« Lorsque Charline, 17 ans et lycéenne dans un établissement agricole voisin, nous a appelés pour un stage, nous avons pris le temps d’y réfléchir », avoue Anaïs, salariée de l’exploitation dont son mari, Romain, est le gérant. Les époux ont lancé il y a un an et demi un projet de diversification : fabriquer des crèmes glacées, à partir du lait de leurs vaches de race prim’holstein. Ils produisent 520 000 litres par an.

Magasins de producteurs, dépôt-vente à la ferme, participation aux événements locaux et une production à assurer, parfois de 7h00 à 20h00 : les jeunes mariés, qui travaillent en duo avec un associé, le père de Romain, et un salarié, ont bien du mal à s’accorder du temps. Alors s’occuper d’une stagiaire… D’autant qu’ils ne l’ont jamais fait.

Faciliter son immersion

Ils ont toutefois fait le choix d’accueillir Charline : « Lors de mon cursus scolaire, la recherche de stages s’est avérée compliquée, se souvient Romain, âgé de 27 ans, installé depuis sept ans sur la ferme familiale. J’étais content de trouver une exploitation pour me recevoir. »

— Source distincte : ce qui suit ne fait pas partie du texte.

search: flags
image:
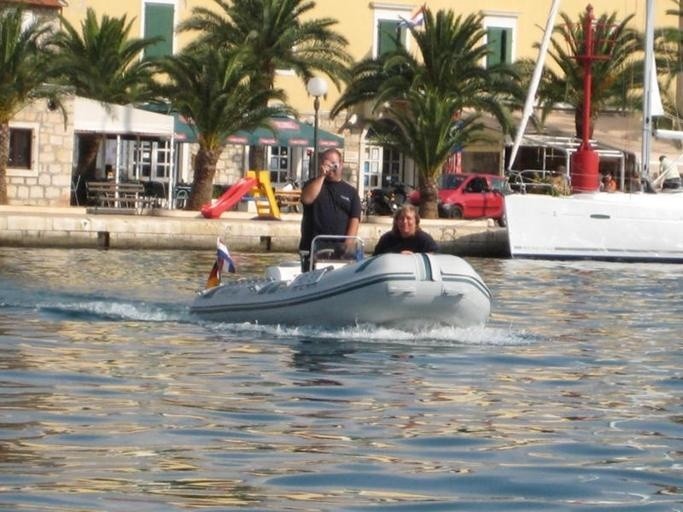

Romain est associé depuis sept ans à son père, Xavier sur l’exploitation familiale de Brécy-Brières, dans les Ardennes. © DR

« Le stage de Charline étant obligatoire, poursuit-il. Notre risque était de nous retrouver face un jeune qui n’était pas motivé. Mais nous avons tout de suite senti qu’elle était curieuse et passionnée par les animaux ; pourtant, Charline ne vient pas du milieu agricole. » Pour faciliter son immersion dans la vie de la ferme, Charline est hébergée par le couple. Cela lui permet de découvrir et de participer aux différentes activités de l’exploitation, parfois matinales. « Je veux absolument me sentir utile et pas uniquement observer », explique-t-elle.

« Elle réalise des tâches simples qui, “mises bout à bout, représentent un temps précieux”. »

S’organiser autrement

Les deux associés et les deux salariés de l’exploitation ont pris à tour de rôle Charline sous leur aile, ce qui a facilité l’organisation. Anaïs, âgée de 28 ans, lui a rapidement fait confiance dans l’atelier de transformation. « J’ai remarqué que Charline était réceptive : je n’ai pas besoin de lui répéter les choses deux fois, son plan de travail dans le laboratoire est toujours impeccable. Elle contribue à notre activité et permet de me dégager du temps, notamment pour que je m’occupe de l’administratif. » Charline réalise des tâches simples mais qui, « mises bout à bout, représentent un temps précieux dans une journée ».

Ouvrir les portes de la ferme

La présence d’une jeune stagiaire sur une exploitation bouscule les habitudes et permet de prendre du recul. « Sa curiosité donne de l’intérêt à ce que nous faisons, j’ai le sentiment que cela nous valorise. C’est aussi l’occasion de transmettre des valeurs qui nous sont chères, telles que la rigueur et le goût du travail bien fait », reconnaît Anaïs.

Anaïs a rejoint Romain sur la ferme il y a un an et demi, lors de la mise en place de l’atelier de transformation. © DR

Une formation qui se poursuit

Charline termine son stage aujourd’hui et repart avec un chèque, alors que ça ne leur était pas imposé : « C’est pour la remercier de son travail. C’est un très bon élément, ajoute Romain, nous pensons lui proposer un contrat saisonnier l’été prochain. »

Il est à noter que l’embauche d’un mineur est strictement encadrée par la loi. Son temps de travail quotidien est de 8 heures au maximum et ne peut être supérieur à 35 heures par semaine, sauf dérogations.